■ **WHAT IS NEEDED**
Can you print every item below word for word, leaving out the pictures?

■ **RECORDS FOR THIS EXERCISE**
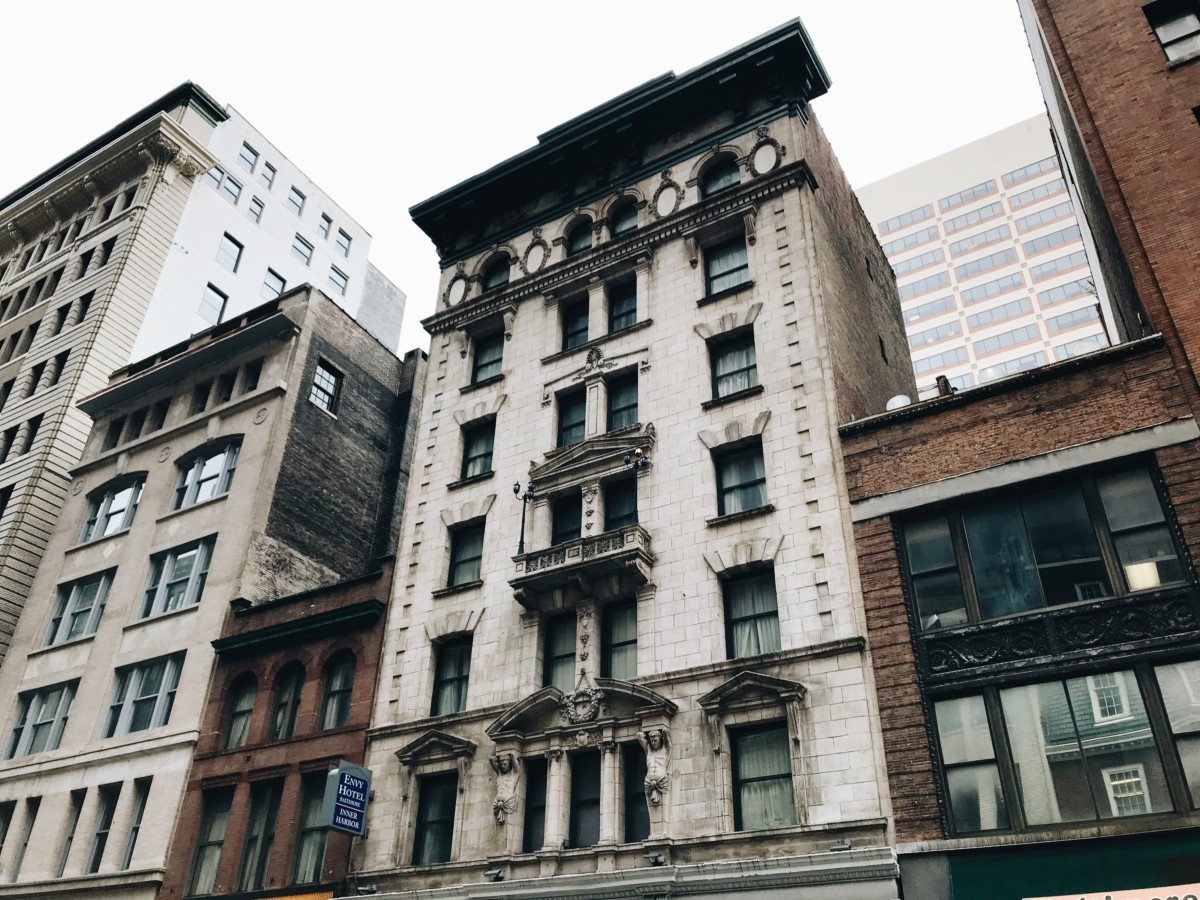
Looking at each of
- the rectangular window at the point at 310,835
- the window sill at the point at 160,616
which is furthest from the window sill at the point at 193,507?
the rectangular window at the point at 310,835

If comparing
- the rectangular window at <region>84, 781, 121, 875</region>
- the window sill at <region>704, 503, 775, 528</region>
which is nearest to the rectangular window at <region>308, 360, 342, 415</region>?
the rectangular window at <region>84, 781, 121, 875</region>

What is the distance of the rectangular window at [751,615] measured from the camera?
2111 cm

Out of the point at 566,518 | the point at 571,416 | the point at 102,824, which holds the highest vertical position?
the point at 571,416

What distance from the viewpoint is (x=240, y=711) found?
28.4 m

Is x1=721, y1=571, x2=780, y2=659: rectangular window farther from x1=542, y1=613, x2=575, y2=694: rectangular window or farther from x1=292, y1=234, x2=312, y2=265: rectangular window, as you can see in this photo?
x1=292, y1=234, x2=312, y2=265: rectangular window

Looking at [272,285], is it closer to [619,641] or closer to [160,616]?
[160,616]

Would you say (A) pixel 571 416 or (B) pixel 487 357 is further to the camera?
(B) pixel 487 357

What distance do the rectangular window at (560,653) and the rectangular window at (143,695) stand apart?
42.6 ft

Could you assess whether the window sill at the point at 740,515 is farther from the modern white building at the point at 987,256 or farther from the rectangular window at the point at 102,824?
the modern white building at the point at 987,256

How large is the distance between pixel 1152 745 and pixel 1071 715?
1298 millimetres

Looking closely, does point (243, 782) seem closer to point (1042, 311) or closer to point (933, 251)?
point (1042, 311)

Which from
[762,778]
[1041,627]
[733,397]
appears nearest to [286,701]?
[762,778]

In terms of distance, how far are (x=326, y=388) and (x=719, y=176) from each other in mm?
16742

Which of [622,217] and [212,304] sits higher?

■ **COMPLETE OUTPUT**
Looking at each of
- the rectangular window at the point at 310,835
- the window sill at the point at 160,616
which is furthest from the window sill at the point at 193,507?
the rectangular window at the point at 310,835

If comparing
- the rectangular window at <region>84, 781, 121, 875</region>
- the window sill at <region>704, 503, 775, 528</region>
which is nearest to the rectangular window at <region>308, 360, 342, 415</region>?
the rectangular window at <region>84, 781, 121, 875</region>

What is the distance of the rectangular window at [751,615] measured from the camera?
2111 cm

Out of the point at 566,518 | the point at 571,416 | the point at 102,824, which holds the highest vertical position?
the point at 571,416

What distance from the viewpoint is (x=240, y=711) found?
28.4 m

Is x1=721, y1=571, x2=780, y2=659: rectangular window farther from x1=542, y1=613, x2=575, y2=694: rectangular window or farther from x1=292, y1=234, x2=312, y2=265: rectangular window, as you can see in this photo?
x1=292, y1=234, x2=312, y2=265: rectangular window

Looking at [272,285], is it closer to [619,641] or closer to [160,616]?
[160,616]

Would you say (A) pixel 571 416 or (B) pixel 487 357 is further to the camera?
(B) pixel 487 357

What distance do the rectangular window at (560,653) and the rectangular window at (143,695) stand apart?
42.6 ft

Could you assess whether the window sill at the point at 740,515 is farther from the modern white building at the point at 987,256 or farther from the rectangular window at the point at 102,824?
the modern white building at the point at 987,256

How large is the distance between pixel 1152 745 and pixel 1071 715?
1298 millimetres

Looking closely, does point (243, 782) seem closer to point (1042, 311) or closer to point (933, 251)?
point (1042, 311)

Which from
[762,778]
[1041,627]
[733,397]
appears nearest to [286,701]?
[762,778]

In terms of distance, how far are (x=326, y=388) and (x=719, y=176) from each other in mm?
16742

Which of [622,217] and [212,304] sits higher?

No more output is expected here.